Journal of The American Dietetic Association | 2009
Catherine Taylor; Brooke Lamparello; Kimberly Kruczek; Ellen J. Anderson; Jane Hubbard; Madhusmita Misra
Assessing calcium and vitamin D intake becomes important in conditions associated with low bone density such as anorexia nervosa. Food records that assess intake over a representative time period are used in research and sometimes clinical settings. However, compliance in adolescents can be suboptimal. This study was undertaken to determine the validity of a food frequency questionnaire (FFQ) for assessing calcium and vitamin D intake in adolescent girls with anorexia nervosa and healthy girls compared to validated food records assessing intake during a 4-day period, the hypothesis being that intake would be adequately predicted by the FFQ. Thirty-six girls with anorexia nervosa and 39 healthy girls aged 12 to 18 years completed both the food record and the FFQ. An additional 31 subjects (20 with anorexia nervosa, 11 controls) completed the FFQ, but not the food record, and one girl with anorexia nervosa completed the food record, but not the FFQ. Subjects demonstrated greater compliance with the FFQ (99%) than the food record (71%).
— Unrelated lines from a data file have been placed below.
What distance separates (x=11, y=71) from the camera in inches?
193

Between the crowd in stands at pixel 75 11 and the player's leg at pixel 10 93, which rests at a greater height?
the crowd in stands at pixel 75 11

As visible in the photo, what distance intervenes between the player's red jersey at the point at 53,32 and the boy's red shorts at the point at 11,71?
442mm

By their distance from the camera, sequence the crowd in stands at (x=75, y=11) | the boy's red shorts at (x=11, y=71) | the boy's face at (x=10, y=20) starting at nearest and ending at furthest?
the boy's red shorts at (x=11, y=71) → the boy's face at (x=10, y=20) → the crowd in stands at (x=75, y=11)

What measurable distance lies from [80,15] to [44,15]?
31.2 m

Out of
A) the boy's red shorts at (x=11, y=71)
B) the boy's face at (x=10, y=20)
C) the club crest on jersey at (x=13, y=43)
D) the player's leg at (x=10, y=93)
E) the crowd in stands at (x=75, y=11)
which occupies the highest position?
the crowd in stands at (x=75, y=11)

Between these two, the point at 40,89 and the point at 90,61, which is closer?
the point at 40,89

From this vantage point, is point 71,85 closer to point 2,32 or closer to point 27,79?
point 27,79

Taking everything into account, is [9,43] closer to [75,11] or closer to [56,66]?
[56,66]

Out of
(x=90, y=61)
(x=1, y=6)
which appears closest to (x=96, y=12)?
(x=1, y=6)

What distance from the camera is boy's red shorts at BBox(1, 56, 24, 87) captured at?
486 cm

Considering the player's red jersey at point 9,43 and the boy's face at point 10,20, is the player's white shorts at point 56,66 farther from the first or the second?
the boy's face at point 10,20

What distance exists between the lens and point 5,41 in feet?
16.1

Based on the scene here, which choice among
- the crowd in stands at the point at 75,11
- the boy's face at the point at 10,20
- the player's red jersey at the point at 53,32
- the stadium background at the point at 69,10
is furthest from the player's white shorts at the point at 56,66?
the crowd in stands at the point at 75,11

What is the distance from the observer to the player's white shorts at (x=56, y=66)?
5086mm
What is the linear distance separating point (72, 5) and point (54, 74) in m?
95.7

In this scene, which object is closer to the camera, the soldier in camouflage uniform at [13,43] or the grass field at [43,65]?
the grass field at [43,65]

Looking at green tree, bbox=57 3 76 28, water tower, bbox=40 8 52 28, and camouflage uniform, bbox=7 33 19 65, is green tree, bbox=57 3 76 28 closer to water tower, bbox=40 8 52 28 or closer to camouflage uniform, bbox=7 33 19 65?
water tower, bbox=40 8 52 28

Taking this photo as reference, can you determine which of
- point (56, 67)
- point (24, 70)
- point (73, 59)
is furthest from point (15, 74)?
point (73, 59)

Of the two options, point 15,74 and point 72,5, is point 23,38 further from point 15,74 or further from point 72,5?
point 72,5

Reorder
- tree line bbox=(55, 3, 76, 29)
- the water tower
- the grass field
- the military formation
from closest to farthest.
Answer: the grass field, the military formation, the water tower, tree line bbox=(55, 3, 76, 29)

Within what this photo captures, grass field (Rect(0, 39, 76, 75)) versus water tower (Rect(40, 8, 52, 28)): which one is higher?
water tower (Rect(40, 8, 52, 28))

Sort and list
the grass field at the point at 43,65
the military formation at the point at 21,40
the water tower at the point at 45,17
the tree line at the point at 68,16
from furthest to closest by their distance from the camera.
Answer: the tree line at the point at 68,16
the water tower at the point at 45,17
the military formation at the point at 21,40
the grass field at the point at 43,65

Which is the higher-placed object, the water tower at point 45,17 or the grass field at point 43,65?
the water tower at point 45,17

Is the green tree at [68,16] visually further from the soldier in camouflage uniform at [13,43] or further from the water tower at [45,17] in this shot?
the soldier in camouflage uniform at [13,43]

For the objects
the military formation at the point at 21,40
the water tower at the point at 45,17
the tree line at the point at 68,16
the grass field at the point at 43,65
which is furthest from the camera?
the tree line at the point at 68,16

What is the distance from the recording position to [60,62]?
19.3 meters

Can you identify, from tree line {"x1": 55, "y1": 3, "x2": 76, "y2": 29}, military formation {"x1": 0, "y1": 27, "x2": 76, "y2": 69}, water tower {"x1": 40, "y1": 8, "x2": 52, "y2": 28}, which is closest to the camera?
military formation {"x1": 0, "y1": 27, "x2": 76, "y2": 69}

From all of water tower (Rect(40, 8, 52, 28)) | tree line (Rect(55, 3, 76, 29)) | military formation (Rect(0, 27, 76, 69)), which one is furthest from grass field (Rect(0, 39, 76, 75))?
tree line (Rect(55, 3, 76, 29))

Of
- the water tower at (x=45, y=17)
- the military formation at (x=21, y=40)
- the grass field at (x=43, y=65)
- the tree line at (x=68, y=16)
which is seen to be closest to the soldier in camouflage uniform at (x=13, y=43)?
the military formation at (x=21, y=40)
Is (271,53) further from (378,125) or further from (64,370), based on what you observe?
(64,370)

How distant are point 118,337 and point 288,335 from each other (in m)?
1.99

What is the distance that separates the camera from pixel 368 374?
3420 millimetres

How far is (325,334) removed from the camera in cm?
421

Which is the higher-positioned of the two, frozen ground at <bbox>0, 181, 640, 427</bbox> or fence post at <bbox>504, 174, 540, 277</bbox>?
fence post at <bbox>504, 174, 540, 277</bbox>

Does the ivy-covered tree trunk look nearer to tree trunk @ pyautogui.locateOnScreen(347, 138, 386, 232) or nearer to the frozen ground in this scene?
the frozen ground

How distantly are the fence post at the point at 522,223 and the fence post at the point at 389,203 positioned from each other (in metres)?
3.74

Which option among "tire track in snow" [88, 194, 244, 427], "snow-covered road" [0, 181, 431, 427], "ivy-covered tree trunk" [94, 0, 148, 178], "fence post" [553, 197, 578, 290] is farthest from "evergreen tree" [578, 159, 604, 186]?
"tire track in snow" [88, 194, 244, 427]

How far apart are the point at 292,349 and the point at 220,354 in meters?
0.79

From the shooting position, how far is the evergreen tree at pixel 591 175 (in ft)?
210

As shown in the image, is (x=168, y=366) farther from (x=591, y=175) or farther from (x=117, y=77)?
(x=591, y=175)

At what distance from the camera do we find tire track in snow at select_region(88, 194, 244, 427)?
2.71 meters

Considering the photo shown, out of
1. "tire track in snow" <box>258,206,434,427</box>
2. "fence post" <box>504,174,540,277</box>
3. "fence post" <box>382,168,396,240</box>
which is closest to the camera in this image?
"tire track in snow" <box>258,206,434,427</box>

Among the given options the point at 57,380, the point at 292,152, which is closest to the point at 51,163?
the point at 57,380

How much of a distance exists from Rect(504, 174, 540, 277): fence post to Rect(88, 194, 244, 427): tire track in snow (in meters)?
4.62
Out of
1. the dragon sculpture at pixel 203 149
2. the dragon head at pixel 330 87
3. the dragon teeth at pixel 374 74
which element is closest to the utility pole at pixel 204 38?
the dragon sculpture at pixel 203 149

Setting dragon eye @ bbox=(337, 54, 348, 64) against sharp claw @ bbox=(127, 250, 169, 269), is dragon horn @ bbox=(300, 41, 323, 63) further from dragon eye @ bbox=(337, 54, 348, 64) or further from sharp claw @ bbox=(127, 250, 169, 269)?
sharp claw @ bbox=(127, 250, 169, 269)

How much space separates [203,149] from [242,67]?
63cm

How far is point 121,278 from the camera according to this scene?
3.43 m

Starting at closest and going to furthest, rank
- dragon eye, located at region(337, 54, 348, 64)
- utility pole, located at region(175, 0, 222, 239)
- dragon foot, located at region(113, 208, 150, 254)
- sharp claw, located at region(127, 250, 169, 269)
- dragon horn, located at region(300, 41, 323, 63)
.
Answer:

Daily calcium and vitamin D intake calculated using the food record and FFQ did not differ, although the FFQ tended to under-report vitamin D intake corrected for energy intake. Using quartile analysis, no gross misclassification was noted of calcium or vitamin D intake calculated using the food record or FFQ in girls with anorexia nervosa. Strong correlations were observed for daily vitamin D intake derived from the FFQ vs the food record, particularly in girls with anorexia nervosa (r=0.78, P<0.0001). Less robust correlations were observed for calcium intake (r=0.65, P<0.0001). The FFQ used in this study can be effectively used to assess daily calcium and vitamin D intake in adolescent girls with anorexia nervosa.